### Lesetext
Zu meinen beiden Kindern aus meiner Ehe habe ich ein gutes Verhältnis. Es gelang mir aber nie, zu Martin eine Beziehung aufzubauen. Das ist schlimm für eine Mutter. Ich habe in meinem Leben viel über meine Mutterrolle nachgedacht und auch darüber, welche Mutter Maria war. Natürlich kann ich mich nicht mit ihr vergleichen. Ich hab mich aber oft gefragt, ob auch sie Selbstzweifel und Schuldgefühle gegenüber ihrem Sohn hatte.

Ein Herzenswunsch geht in Erfüllung

Ich wollte schon als Kind zu Maria nach Lourdes pilgern. Dieser Wunsch ist mir zweimal in Erfüllung gegangen. Ich war zweimal verheiratet. Nach dem Tod meines zweiten Mannes hatte ich das Glück, noch einmal einen Partner zu finden. Gemeinsam mit ihm wollte ich meinen Traum verwirklichen und nach Lourdes fahren. Aber wie? Wir beide waren schon älter, mein Partner pflegebedürftig. Sein Altenpfleger hat unseren Wunsch gehört und erzählt, dass die Malteser im Erzbistum Paderborn eine Lourdes-Wallfahrt organisieren und dass Ältere und Kranke mitreisen können. Was war das für eine Freude!

Auszüge aus Daten mit räumlichen Fragen
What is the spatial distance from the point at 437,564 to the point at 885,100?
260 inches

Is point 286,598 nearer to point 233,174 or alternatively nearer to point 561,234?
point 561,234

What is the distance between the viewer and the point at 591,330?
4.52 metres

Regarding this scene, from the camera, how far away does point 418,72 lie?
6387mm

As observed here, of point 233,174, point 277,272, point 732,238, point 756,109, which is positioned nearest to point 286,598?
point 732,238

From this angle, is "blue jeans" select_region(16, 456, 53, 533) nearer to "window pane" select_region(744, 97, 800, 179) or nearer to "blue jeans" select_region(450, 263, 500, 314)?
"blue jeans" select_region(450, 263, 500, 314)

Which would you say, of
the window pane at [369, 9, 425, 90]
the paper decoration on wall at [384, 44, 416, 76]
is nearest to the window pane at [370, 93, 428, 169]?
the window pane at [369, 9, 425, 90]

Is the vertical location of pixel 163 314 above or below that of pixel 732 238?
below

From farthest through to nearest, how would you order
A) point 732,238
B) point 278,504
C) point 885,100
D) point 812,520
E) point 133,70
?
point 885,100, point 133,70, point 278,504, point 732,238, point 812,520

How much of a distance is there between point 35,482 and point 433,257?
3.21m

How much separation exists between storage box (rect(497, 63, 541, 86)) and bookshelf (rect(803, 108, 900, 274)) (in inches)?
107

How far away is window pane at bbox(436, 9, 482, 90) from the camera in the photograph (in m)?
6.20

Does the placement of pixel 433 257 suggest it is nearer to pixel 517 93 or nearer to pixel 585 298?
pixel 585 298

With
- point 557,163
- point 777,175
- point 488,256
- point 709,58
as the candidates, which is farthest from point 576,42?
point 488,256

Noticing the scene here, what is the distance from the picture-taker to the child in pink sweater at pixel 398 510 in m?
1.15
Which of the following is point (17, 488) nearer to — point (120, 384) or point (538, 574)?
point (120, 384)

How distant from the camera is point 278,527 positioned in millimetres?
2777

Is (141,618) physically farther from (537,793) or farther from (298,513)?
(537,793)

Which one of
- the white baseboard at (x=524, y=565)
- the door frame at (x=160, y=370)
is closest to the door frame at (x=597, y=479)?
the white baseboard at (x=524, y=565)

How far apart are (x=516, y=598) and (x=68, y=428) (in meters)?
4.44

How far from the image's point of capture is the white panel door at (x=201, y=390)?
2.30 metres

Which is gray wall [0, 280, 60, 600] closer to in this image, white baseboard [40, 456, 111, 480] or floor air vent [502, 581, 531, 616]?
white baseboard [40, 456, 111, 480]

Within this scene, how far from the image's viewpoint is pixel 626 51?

### Aufgaben
• A. Schreiben Sie aus dem Text über die Lourdes-Wallfahrt den Abschnitt von „Zu meinen beiden“ bis „ihrem Sohn hatte.“ wortgetreu ab.
• B. Führen Sie den Text über die Lourdes-Wallfahrt im Anschluss an seinen letzten Satz fort.

### Lösungen
• A.
Zu meinen beiden Kindern aus meiner Ehe habe ich ein gutes Verhältnis. Es gelang mir aber nie, zu Martin eine Beziehung aufzubauen. Das ist schlimm für eine Mutter. Ich habe in meinem Leben viel über meine Mutterrolle nachgedacht und auch darüber, welche Mutter Maria war. Natürlich kann ich mich nicht mit ihr vergleichen. Ich hab mich aber oft gefragt, ob auch sie Selbstzweifel und Schuldgefühle gegenüber ihrem Sohn hatte.

• B.
Die Stimmung während der Zugfahrt und in Lourdes war einfach unbeschreiblich. Ich kann es nicht in Worte fassen. Ich fühlte mich der heiligen Maria, Muttergottes, so nah. Ich wollte auch unbedingt in den Bädern von Lourdes in das Wasser der Quelle steigen. Also mit dem ganzen Körper. Wenn schon, denn schon. Das Wasser war sehr kalt. Aber als ich wieder herauskam, lief das Wasser einfach so von mir ab, ich musste mich nicht abtrocknen. Das war in der Karwoche 2014.

Mein Lebensgefährte war zu diesem Zeitpunkt schon sehr krank und ist wenige Monate darauf gestorben. Seine Verwandten haben mit mir geschimpft. Was mir einfallen würde, den kranken Mann noch auf diese Wallfahrt zu zerren. Aber es war ein Höhepunkt auch in seinem Leben. Im Jahr darauf bin ich wieder nach Lourdes gefahren, diesmal allein. Aber auch diese Fahrt war unvergleichlich schön. Wenn ich es könnte, würde ich noch einmal nach Lourdes fahren.

Weitere Infos zum Thema Missbrauch und Hilfe bei Missbrauch und sexualisierter Gewalt durch Kleriker und Laien im kirchlichen Dienst im Erzbistum Paderborn finden Sie auf der Internetseite https://www.erzbistum-paderborn.de/beratung-hilfe/hilfe-bei-missbrauch/.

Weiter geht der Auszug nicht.